We’ve been here before.

In the late 19th century, John D. Rockefeller grew a business cancer within the oil industry, Andrew Carnegie unleashed his business cancer in the steel industry, and J. P. Morgan metastasized his business throughout banking.

Others arose, each exploiting the cancerous tools of monopoly to freeze out competition and destroy competition: Cornelius Vanderbilt with railroads and steamboats (he died the richest man in the world); Éleuthère Irénée du Pont with gunpowder and chemicals; and a whole host of other monopolies within niche markets like manufacturing matches or train cars.

Some used vertical integration, like Carnegie and, in the early 20th century, Henry Ford, who owned everything necessary to make a car, from the iron mines to the ships and railroads to the plants that made steel and precision parts. Others monopolized horizontally, as Rockefeller did when he bought out or forced out of business virtually every oil company of consequence in several states where he operated.

Regardless of how the cancers of monopoly spread, Congress recognized this threat against our economic and political systems and passed the Sherman Antitrust Act to cure it. Progressive Republican Presidents Theodore Roosevelt and William Howard Taft used the law with enthusiasm, and Congress fine-tuned it with the Clayton Act and the Anti-Merger act, bringing us a half-century of prosperity.

Similarly, today’s labor markets, lacking the immune system of unions, need to be cured by overturning the Taft-Hartley Act, which created the infamous “right to work for less” laws.

And we must address the shortsighted exploitation of the Earth’s natural resources; the biosphere is the ultimate natural commons.

The economic disaster wrought on our nation by Donald Trump’s feckless and incompetent handling of the corona-virus crisis presents us with new challenges as well as new opportunities.

All of these issues have been significantly exacerbated by the political power that corporations achieved through their monopoly and oligopoly status, and none will have a successful resolution without first breaking up these huge and concentrated sources of wealth and its attendant political power. As with Bork’s transformation of America’s business landscape, this healing process begins by understanding and publicizing the solution. Bork was an absolute evangelist for what he thought would positively change America’s business landscape; now that we know he was wrong, we must become evangelists for a return to sanity.

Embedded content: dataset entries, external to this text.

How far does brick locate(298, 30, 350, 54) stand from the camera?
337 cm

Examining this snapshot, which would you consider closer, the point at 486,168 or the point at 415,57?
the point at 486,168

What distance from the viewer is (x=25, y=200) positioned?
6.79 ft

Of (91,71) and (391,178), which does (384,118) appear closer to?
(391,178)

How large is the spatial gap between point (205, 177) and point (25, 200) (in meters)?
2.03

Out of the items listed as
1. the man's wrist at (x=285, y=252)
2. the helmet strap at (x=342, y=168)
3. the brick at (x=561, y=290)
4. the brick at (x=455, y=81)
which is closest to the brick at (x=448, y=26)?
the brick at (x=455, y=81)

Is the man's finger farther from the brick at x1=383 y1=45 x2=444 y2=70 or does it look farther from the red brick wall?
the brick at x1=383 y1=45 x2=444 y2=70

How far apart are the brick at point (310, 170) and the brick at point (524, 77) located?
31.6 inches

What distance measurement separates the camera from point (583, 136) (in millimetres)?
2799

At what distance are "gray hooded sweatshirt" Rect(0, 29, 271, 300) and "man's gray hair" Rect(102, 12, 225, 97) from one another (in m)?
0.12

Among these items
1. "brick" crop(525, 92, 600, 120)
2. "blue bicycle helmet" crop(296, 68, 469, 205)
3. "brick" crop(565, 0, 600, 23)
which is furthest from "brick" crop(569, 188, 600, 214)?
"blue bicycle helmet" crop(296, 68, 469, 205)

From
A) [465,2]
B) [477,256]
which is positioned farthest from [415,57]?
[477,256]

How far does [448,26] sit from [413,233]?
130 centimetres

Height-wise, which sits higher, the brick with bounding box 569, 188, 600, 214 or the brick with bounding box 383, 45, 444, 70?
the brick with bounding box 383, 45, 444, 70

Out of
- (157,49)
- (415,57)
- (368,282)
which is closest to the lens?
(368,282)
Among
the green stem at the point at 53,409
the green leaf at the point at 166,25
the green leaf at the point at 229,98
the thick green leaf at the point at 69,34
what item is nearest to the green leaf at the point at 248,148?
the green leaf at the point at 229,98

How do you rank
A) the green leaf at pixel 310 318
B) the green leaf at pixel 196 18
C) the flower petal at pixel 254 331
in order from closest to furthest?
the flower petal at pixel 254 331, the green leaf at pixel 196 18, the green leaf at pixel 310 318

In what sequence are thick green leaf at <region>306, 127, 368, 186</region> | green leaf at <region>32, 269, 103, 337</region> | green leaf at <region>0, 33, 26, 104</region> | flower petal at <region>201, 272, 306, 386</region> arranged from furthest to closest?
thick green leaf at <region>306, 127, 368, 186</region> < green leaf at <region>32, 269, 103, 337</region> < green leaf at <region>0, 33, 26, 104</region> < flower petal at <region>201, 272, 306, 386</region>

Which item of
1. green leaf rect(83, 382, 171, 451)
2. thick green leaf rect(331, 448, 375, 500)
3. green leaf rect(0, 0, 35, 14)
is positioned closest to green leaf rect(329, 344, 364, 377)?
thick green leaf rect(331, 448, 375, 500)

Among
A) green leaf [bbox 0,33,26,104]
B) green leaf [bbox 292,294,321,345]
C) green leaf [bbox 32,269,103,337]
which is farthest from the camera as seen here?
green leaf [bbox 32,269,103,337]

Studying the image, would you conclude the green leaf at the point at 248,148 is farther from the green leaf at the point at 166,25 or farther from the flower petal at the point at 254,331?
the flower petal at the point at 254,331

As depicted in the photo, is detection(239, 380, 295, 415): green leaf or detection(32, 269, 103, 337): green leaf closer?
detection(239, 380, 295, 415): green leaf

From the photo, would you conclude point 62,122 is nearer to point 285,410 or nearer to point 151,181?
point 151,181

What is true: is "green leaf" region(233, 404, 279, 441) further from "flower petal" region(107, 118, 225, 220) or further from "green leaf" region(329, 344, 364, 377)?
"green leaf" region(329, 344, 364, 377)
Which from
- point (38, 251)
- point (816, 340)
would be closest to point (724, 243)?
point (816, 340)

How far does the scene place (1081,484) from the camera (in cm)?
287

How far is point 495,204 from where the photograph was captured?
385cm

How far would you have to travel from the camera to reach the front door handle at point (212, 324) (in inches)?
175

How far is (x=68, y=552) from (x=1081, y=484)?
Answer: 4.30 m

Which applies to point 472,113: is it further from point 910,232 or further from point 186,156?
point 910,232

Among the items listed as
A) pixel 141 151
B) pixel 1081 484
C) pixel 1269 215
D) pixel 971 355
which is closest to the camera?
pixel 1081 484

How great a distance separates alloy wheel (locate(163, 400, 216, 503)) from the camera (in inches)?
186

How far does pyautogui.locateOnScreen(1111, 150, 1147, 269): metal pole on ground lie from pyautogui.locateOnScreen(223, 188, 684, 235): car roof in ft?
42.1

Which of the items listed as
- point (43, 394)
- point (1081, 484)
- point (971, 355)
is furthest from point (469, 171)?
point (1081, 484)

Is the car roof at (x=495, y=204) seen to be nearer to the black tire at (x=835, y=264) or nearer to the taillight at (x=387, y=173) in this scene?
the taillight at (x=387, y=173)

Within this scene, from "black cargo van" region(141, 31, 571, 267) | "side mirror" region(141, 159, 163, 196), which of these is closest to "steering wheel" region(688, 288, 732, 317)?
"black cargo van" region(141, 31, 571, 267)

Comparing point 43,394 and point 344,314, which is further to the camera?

A return to sanity means remembering that humans create the economy, and we should not be servants to our own creation.

A return to sanity means rejecting Bork’s arguments that our governments, communities, and environment should be subordinate to low prices and high profits for investors.

It means forging a new framework for the game of business, where companies invest in our communities, respect and reinvest in their workers, and improve and protect our environment.

If we want our grandchildren and their grandchildren to have a chance at a vibrant democracy and a livable planet, we must bring back the corporate death penalty and break up the monopolistic corporate giants that are draining communities of their resources, impoverishing working people, and, in many cases, helping destroy the planet.